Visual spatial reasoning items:

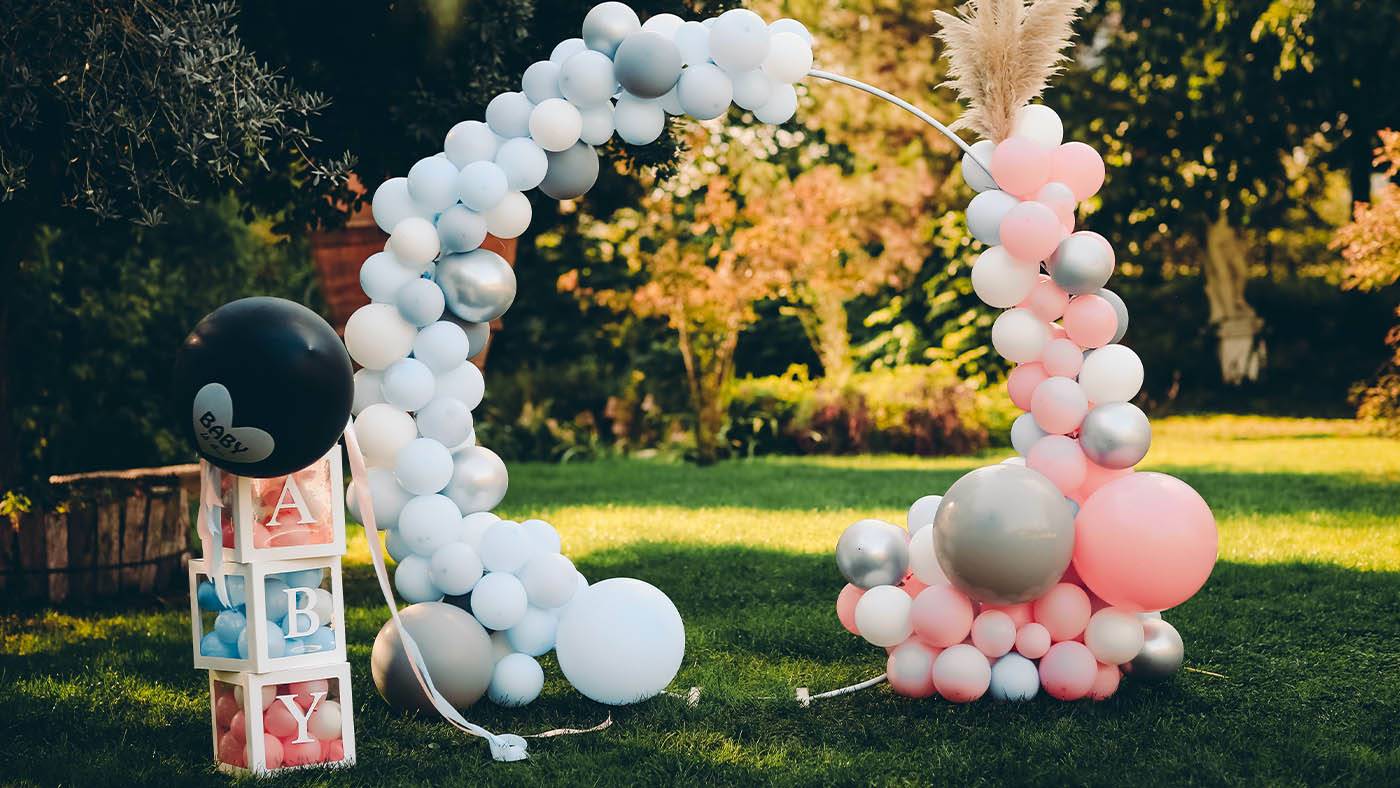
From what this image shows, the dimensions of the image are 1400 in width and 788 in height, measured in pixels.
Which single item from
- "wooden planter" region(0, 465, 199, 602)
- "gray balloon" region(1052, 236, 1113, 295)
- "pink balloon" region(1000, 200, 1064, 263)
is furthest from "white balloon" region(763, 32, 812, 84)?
"wooden planter" region(0, 465, 199, 602)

DO THIS: Write out every item above again in full, omitting the pictures. Scale each region coordinate in the answers by 0.5 and round to whole numbers, with halves rounding up. Leave all other numbers unchanged.

RESPONSE:
From what this image shows, the dimensions of the image are 1400 in width and 788 in height, measured in pixels.
Which single item from
- "wooden planter" region(0, 465, 199, 602)
- "gray balloon" region(1052, 236, 1113, 295)
- "pink balloon" region(1000, 200, 1064, 263)
is furthest from "white balloon" region(763, 32, 812, 84)?
"wooden planter" region(0, 233, 100, 301)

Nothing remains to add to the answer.